* **What to do**
Repeat all entries exactly.
-- Begin Items --
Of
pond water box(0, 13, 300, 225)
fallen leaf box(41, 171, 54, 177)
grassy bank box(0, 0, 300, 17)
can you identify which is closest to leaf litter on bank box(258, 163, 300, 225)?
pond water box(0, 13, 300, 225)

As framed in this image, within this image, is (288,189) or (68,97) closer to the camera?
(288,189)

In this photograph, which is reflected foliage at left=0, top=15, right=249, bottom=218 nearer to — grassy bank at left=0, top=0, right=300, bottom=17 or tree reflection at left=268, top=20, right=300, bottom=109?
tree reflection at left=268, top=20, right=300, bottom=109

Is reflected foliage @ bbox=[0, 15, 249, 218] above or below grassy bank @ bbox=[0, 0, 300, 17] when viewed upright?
-- End Items --
* **Solution to this problem**
Of
pond water box(0, 13, 300, 225)
fallen leaf box(41, 171, 54, 177)
grassy bank box(0, 0, 300, 17)
can you identify which is closest to leaf litter on bank box(258, 163, 300, 225)?
pond water box(0, 13, 300, 225)

As framed in this image, within this image, is (288,189) or (68,97) closer to the camera?
(288,189)

In this photograph, which is reflected foliage at left=0, top=15, right=249, bottom=218 nearer to — grassy bank at left=0, top=0, right=300, bottom=17 or tree reflection at left=268, top=20, right=300, bottom=109?
tree reflection at left=268, top=20, right=300, bottom=109

Is reflected foliage @ bbox=[0, 15, 249, 218] above or below grassy bank @ bbox=[0, 0, 300, 17] when viewed upright?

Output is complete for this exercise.